Your instructions: An exact transcription of all the data is required; the pictures are to be left out.

Given data:
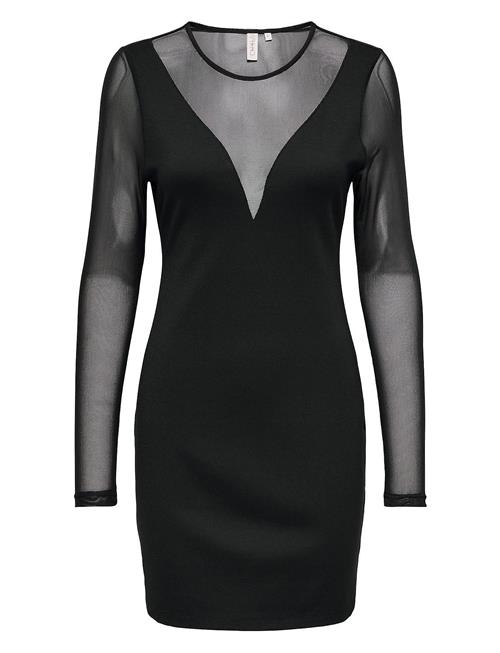 ONLY Onlbecki Ls Mix Bodycondress Wvn ONLY Black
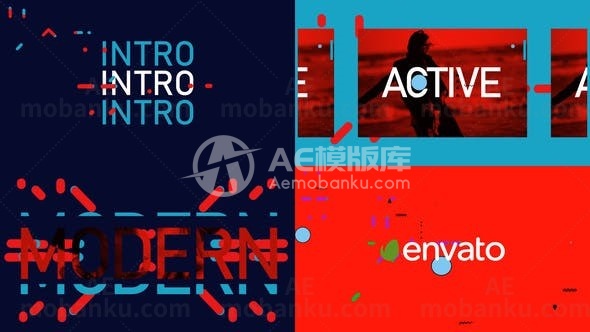 创意视频动画AE模板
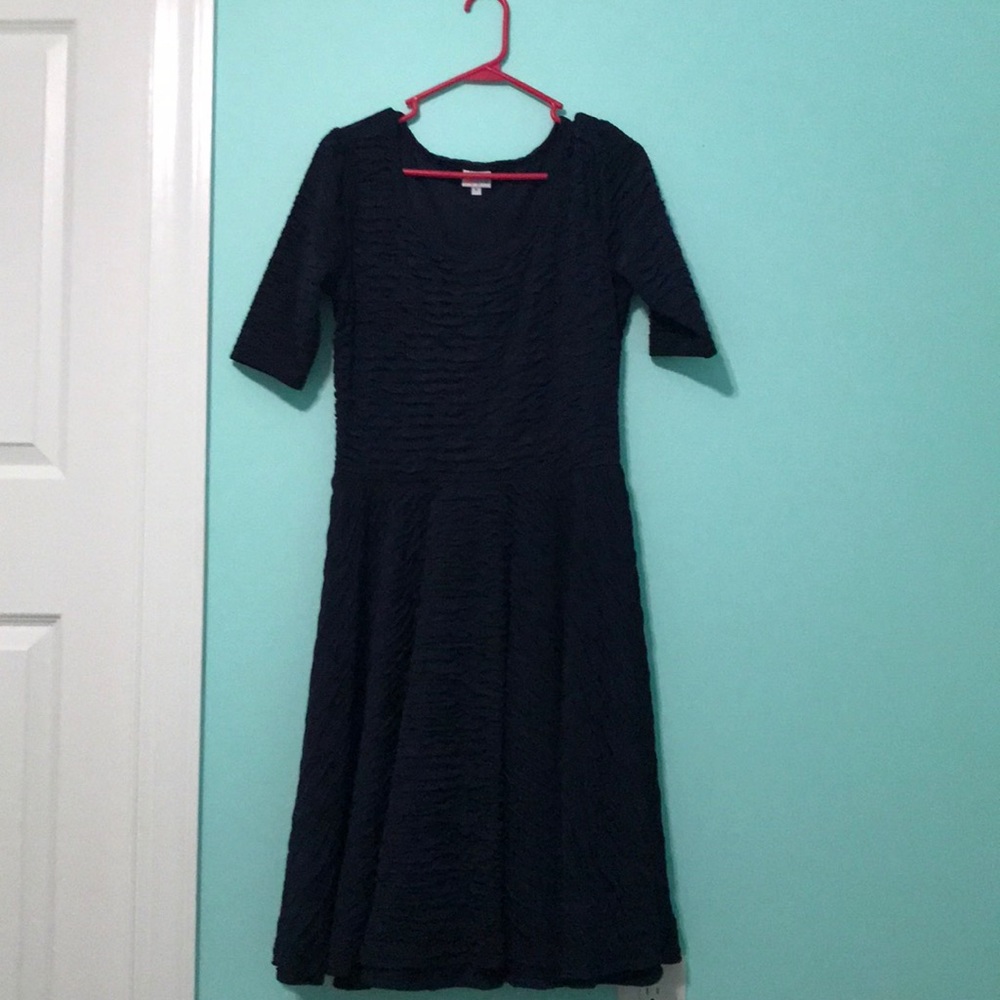 LuLaRoe Navy Nicole Dress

Result for this task:
 ONLY Onlbecki Ls Mix Bodycondress Wvn ONLY Black
 创意视频动画AE模板
 LuLaRoe Navy Nicole Dress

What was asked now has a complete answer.